The Crawling Eye moves through its 84 minutes at a good clip, often with mood and atmosphere. When the titular monsters finally reveal themselves, a more affably laughable use of papier-mâché cabbage heads can't be found anywhere. Meanwhile, crisp DVD resolution reveals the wires moving the tentacles about.

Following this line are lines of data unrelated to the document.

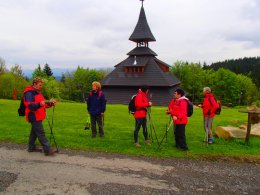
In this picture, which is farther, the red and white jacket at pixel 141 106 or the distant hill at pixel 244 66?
the distant hill at pixel 244 66

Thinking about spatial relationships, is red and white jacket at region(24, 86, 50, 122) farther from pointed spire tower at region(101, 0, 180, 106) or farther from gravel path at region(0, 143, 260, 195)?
pointed spire tower at region(101, 0, 180, 106)

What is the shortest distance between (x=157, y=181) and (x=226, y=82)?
81518 mm

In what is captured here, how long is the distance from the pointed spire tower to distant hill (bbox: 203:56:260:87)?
76.9 metres

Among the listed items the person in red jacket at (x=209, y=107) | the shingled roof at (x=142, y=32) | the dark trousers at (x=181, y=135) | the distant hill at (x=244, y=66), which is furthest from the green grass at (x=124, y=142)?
the distant hill at (x=244, y=66)

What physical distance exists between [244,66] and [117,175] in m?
146

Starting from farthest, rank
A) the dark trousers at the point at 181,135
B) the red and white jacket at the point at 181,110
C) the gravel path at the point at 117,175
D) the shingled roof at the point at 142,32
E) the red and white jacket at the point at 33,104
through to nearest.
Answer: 1. the shingled roof at the point at 142,32
2. the dark trousers at the point at 181,135
3. the red and white jacket at the point at 181,110
4. the red and white jacket at the point at 33,104
5. the gravel path at the point at 117,175

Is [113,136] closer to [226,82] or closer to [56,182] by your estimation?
[56,182]

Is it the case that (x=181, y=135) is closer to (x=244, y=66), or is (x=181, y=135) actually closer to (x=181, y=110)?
(x=181, y=110)

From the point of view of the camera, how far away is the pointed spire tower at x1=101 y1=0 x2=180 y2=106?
44969mm

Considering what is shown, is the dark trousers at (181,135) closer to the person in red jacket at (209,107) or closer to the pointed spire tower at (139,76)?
the person in red jacket at (209,107)

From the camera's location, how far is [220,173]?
8125 mm

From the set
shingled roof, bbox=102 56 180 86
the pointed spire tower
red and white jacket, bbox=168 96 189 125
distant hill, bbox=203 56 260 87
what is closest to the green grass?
red and white jacket, bbox=168 96 189 125

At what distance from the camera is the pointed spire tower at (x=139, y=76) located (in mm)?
44969

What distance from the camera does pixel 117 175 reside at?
764 centimetres
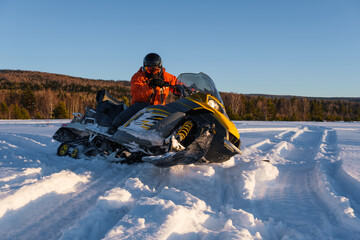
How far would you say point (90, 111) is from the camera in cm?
507

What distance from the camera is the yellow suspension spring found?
10.8ft

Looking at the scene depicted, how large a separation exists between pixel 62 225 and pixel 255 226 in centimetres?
150

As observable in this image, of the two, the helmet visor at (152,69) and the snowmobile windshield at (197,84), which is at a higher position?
the helmet visor at (152,69)

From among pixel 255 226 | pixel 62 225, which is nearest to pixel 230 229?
pixel 255 226

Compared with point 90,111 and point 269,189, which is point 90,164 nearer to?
point 90,111

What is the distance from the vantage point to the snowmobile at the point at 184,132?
126 inches

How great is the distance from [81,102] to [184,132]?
62.1m

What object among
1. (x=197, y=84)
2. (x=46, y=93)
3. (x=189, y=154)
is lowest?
(x=46, y=93)

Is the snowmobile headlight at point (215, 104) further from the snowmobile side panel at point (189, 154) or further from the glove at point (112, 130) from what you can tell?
the glove at point (112, 130)

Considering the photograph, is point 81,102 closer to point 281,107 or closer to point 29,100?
point 29,100

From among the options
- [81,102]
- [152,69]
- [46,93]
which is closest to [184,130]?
[152,69]

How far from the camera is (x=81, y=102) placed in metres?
60.7

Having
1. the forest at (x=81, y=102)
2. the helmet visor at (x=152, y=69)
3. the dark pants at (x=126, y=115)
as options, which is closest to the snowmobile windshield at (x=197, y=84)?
the helmet visor at (x=152, y=69)

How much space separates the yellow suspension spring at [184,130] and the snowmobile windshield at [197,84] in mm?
539
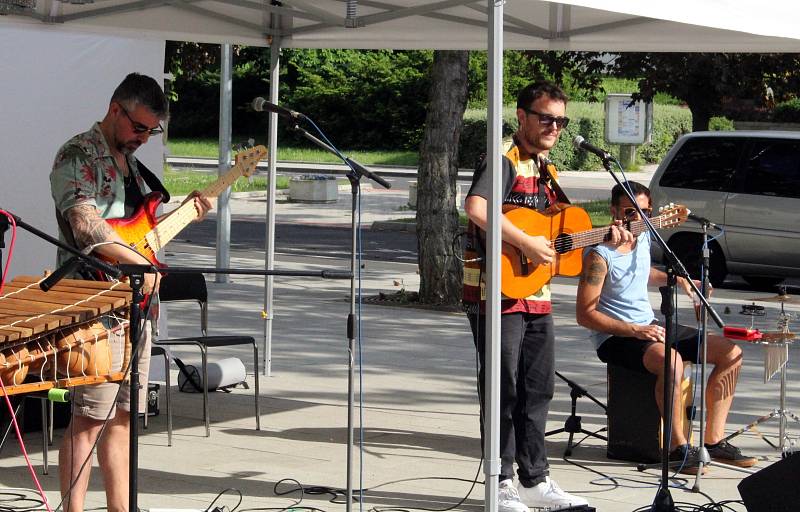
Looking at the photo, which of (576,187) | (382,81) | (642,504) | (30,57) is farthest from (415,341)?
(382,81)

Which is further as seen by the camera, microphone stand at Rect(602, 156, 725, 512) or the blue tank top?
the blue tank top

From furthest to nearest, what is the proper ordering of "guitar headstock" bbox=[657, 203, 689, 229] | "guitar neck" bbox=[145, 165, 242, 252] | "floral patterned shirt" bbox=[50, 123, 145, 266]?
"guitar headstock" bbox=[657, 203, 689, 229] < "guitar neck" bbox=[145, 165, 242, 252] < "floral patterned shirt" bbox=[50, 123, 145, 266]

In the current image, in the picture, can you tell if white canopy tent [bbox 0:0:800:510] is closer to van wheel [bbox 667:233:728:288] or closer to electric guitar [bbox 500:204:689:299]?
electric guitar [bbox 500:204:689:299]

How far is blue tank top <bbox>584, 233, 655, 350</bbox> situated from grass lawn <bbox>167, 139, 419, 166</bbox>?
116ft

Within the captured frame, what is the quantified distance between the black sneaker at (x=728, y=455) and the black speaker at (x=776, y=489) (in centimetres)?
223

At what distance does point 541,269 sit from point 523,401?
24.1 inches

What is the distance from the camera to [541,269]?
5.99 metres

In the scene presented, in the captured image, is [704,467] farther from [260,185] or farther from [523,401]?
[260,185]

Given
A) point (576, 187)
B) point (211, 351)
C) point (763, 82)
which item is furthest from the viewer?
point (576, 187)

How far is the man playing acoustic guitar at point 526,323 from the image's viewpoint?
5.84m

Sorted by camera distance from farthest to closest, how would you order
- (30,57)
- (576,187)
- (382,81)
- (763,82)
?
1. (382,81)
2. (576,187)
3. (763,82)
4. (30,57)

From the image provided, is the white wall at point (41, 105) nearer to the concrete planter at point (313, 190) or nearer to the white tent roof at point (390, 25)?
the white tent roof at point (390, 25)

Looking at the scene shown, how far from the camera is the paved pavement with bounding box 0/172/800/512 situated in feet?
20.7

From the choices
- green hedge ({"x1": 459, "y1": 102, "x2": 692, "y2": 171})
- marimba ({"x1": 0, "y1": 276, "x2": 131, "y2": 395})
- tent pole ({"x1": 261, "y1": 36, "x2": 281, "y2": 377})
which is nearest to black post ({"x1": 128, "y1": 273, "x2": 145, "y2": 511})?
marimba ({"x1": 0, "y1": 276, "x2": 131, "y2": 395})
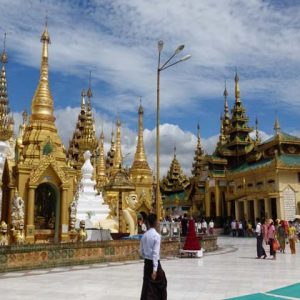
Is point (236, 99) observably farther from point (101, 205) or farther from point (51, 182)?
point (51, 182)

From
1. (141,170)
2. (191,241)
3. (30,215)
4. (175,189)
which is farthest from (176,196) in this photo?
(191,241)

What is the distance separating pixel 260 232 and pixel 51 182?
10092mm

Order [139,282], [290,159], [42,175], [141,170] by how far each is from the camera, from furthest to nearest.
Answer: [141,170]
[290,159]
[42,175]
[139,282]

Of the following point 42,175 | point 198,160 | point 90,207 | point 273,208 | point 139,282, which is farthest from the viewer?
point 198,160

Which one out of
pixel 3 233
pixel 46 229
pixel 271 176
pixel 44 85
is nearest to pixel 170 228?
pixel 46 229

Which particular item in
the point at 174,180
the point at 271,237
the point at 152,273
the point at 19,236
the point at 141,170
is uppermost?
the point at 174,180

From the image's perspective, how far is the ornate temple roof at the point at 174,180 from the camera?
2921 inches

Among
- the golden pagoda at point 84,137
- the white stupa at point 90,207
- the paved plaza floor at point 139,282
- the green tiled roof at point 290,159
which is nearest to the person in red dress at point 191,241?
the paved plaza floor at point 139,282

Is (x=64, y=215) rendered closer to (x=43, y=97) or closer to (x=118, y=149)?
(x=43, y=97)

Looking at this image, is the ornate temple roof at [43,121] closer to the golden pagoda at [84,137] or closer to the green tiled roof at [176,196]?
the golden pagoda at [84,137]

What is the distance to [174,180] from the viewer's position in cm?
7550

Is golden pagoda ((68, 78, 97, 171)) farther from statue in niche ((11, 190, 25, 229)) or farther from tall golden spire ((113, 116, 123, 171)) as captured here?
statue in niche ((11, 190, 25, 229))

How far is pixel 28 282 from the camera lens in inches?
411

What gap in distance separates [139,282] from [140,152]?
34.0 meters
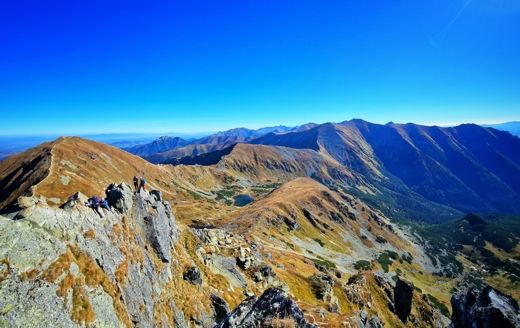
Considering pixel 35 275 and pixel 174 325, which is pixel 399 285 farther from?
pixel 35 275

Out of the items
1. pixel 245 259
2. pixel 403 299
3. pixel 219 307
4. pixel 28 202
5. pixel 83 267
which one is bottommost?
pixel 403 299

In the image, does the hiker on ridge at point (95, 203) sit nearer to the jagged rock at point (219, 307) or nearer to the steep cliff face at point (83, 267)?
the steep cliff face at point (83, 267)

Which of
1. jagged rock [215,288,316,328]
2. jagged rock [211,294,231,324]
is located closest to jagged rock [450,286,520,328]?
jagged rock [215,288,316,328]

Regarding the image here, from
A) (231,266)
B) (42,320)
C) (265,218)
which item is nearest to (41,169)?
(265,218)

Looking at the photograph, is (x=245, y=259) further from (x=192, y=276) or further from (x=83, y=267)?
(x=83, y=267)

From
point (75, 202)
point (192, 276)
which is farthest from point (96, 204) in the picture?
point (192, 276)

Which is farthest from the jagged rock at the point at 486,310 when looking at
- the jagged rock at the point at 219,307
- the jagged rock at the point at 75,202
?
the jagged rock at the point at 75,202
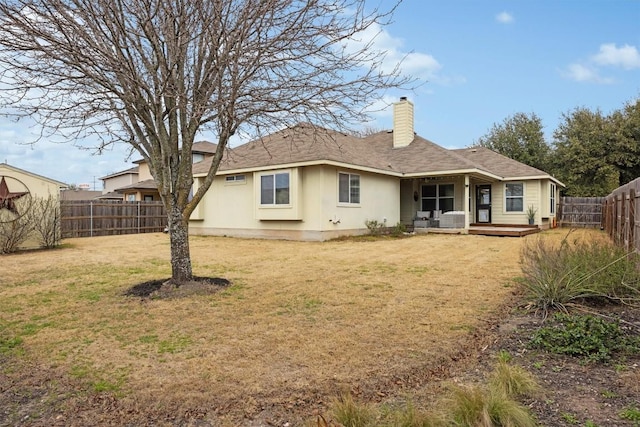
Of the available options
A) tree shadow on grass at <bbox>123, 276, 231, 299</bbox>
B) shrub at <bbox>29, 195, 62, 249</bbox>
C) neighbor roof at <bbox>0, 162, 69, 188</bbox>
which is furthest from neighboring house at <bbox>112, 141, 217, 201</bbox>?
tree shadow on grass at <bbox>123, 276, 231, 299</bbox>

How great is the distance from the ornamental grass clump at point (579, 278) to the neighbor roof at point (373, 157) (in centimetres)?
767

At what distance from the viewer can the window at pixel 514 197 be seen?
19766mm

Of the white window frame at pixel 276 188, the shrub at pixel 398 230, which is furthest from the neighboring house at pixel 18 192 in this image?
the shrub at pixel 398 230

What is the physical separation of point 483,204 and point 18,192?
18738mm

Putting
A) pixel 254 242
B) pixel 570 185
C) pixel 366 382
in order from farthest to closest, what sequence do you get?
1. pixel 570 185
2. pixel 254 242
3. pixel 366 382

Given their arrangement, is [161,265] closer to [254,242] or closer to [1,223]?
[254,242]

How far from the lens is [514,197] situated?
20.0 metres

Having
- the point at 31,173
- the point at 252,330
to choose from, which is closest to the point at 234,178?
the point at 31,173

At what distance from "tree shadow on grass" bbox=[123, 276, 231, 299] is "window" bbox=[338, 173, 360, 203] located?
866 centimetres

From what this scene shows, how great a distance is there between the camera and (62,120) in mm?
5973

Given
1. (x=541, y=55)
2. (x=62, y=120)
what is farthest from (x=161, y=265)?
(x=541, y=55)

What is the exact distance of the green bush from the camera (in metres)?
3.68

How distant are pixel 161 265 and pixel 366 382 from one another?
7.32 metres

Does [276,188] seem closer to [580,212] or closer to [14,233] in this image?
[14,233]
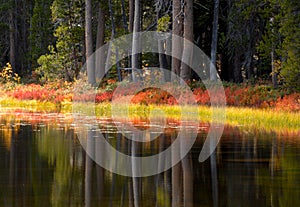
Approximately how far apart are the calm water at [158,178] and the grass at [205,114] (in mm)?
5278

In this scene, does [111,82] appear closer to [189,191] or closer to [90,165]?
[90,165]

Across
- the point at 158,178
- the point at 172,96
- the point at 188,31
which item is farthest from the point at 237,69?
the point at 158,178

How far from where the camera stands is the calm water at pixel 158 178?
30.7ft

Jimmy Sangster, one of England's best postwar horror film writers (Revenge of Frankenstein and other Hammers), adapted this screenplay from a 1956 BBC TV serial called The Trollenberg Terror. Like Britain's Fiend Without a Face (also from '58), this is silly, formulaic stuff, in black-and-white, but well-brought-up kids and sincere grown-up appreciators of vintage low-budget genre cinema will find plenty to enjoy here. All others should probably opt for the Mystery Science Theater 3000 version.

*          *          *

Image Entertainment's DVD release of The Crawling Eye maintains Image's reputation for quality presentations. This is nothing less than the original "Widescreen European Edition" that debuted in England as The Trollenberg Terror in 1958 with an "X" rating certificate — a significant improvement over every edition that's been shown on television over the decades. The new film-to-video transfer (1.66:1, anamorphic) used an original source print supplied by the British Film Institute, so it looks great (expect some minor specks and grain), and its monaural audio track sounds fine. The theatrical trailer is here, but it's in dreadful shape. Within a fold-out insert, two pages of production notes are appropriately respectful. Keep-case.